In einer zweiten Rechnung legt der Architekt eine Berechnungsalternative nach den Vorschlägen von Eich/Eich (DAB 1996, 2064 ff.) vor; hierin berechnet er die ersparten Personalaufwendungen u. a. durch Ermittlung eines fiktiven Stundenlohnmittelsatzes aus den vergangenen 3 Jahren unter Berücksichtigung durchschnittlicher Gemeinkosten und kalkuliertem Gewinn. Nach Ansicht des BGH führe auch die vom Architekten vorgenommene zweite Berechnung der ersparten Personalkosten nicht zur Prüffähigkeit der Schlussrechnung. Denn die für das Projekt anzusetzenden und ersparten Leistungsstunden würde nicht konkret, sondern fiktiv ohne Rücksicht auf die tatsächlichen Umstände des Vertrages ermittelt. Der Architekt sei vielmehr gehalten, die tatsächlich ersparten Stunden und deren Kosten zu ermitteln. Inwieweit eine derartige Abrechnung nach Leistungsphasen aufgegliedert werden müsse, hänge vom Einzelfall ab. Entscheidend ist ihre Nachprüfbarkeit, wobei sich eine Aufgliederung nach Leistungsphasen durchaus anbietet, jedoch nicht stets zwingend erforderlich ist.

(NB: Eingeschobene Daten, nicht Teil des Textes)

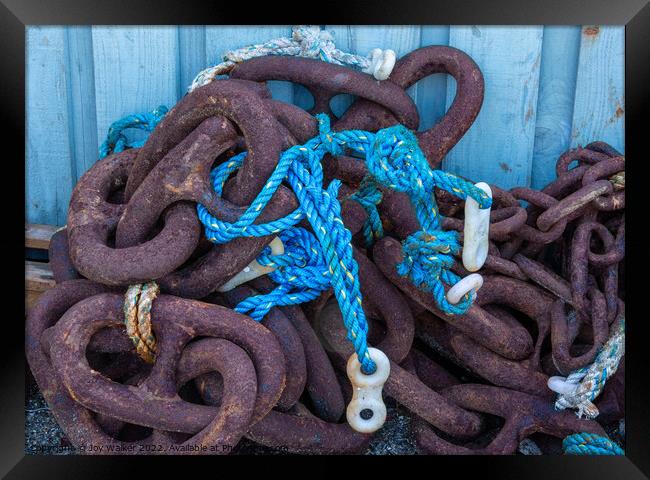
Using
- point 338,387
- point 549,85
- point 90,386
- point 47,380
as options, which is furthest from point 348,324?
point 549,85

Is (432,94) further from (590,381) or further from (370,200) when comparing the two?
(590,381)

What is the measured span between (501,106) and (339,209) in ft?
3.17

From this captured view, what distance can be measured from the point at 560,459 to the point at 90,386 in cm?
128

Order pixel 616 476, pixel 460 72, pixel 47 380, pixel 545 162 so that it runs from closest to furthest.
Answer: pixel 616 476
pixel 47 380
pixel 460 72
pixel 545 162

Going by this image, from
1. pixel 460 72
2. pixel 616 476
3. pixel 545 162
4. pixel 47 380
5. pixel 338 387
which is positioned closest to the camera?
pixel 616 476

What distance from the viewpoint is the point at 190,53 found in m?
2.38

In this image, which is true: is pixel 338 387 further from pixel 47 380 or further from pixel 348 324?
pixel 47 380

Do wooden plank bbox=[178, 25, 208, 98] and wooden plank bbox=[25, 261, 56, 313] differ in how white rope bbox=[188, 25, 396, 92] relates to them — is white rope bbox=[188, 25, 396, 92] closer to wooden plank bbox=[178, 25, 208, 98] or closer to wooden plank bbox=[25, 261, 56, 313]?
wooden plank bbox=[178, 25, 208, 98]

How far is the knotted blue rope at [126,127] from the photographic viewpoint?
229 cm

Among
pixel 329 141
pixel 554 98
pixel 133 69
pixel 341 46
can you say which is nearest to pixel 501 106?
pixel 554 98

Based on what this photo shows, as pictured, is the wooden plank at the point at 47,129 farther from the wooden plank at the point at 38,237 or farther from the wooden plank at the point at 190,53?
the wooden plank at the point at 190,53

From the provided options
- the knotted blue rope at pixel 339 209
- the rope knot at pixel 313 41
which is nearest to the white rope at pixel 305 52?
the rope knot at pixel 313 41

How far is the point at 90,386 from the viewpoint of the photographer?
171cm
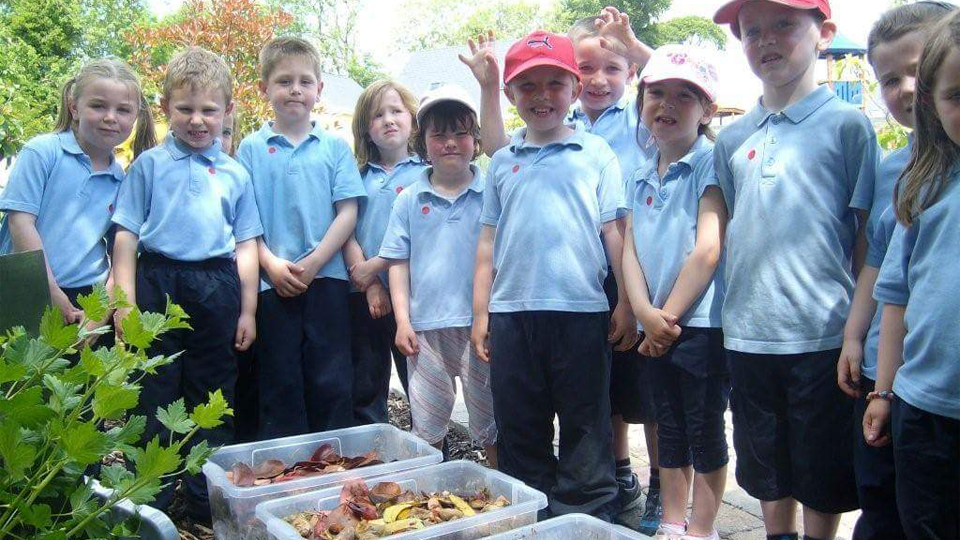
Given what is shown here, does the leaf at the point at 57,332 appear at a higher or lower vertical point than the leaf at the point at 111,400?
higher

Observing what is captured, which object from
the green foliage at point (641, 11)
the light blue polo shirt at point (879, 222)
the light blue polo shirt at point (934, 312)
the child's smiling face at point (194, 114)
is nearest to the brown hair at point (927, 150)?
the light blue polo shirt at point (934, 312)

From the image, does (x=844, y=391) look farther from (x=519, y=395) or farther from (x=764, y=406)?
(x=519, y=395)

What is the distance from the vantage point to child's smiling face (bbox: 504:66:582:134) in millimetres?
3295

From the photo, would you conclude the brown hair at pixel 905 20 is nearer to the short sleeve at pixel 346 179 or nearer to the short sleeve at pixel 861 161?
the short sleeve at pixel 861 161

Der Architekt hatte weiter vorgetragen, er habe im Hinblick auf das Honorar für die örtliche Bauüberwachung gem. § 57 HOAI eine Ersparnis von 2/3 des Gesamthonorars gehabt, da er insoweit freischaffende eingesetzt hätte. Der BGH führt hierzu aus, dass diese Angaben keine Prüfung zuließen, welche tatsächliche Ersparnis vorläge. Der Architekt müsse die Kosten abziehen, die er dadurch eingespart habe, dass der geplante Subunternehmereinsatz nicht mehr stattfand. Er habe deshalb den Umfang des geplanten Subunternehmereinsatz näher zu beschreiben und die dafür konkret anfallenden Löhne benennen müssen. Ein abstrakter Anteil an dem nach der HOAI zu vergütenden Honorar entspreche nicht der tatsächlichen Ersparnis, die sich nach dem konkret beabsichtigten Subunternehmereinsatz richte.
Hinweis
Nachdem der BGH die geläufigen Klauseln in AGB´s, die dem Architekten eine pauschalierte Abrechnung nicht erbrachter Leistungen (60:40) ermöglichten, für unwirksam erklärt hat (vgl. 60:40-Klausel), ist es und wird es immer regelmäßiger Aufgabe des Architekten sein, substantiierte und detaillierte Angaben zu ersparten Aufwendungen und anderweitigem Erwerb zu machen. Der BGH hat in dem oben besprochenen Urteil klargestellt, dass insbesondere bei der Berechnung ersparter Personalaufwendungen abstrakte Berechnungsmethoden (z. B. Stundenlohnmittelsätze) nicht zulässig sind, vielmehr sind die ersparten Personalkosten an Hand des konkreten Vertrages und seiner beabsichtigten Durchführung zu ermitteln. Ist deshalb eine projektbezogene Kalkulation nicht schon vor Projektbeginn vorgenommen worden, so muss sie ggf. nachgeholt werden.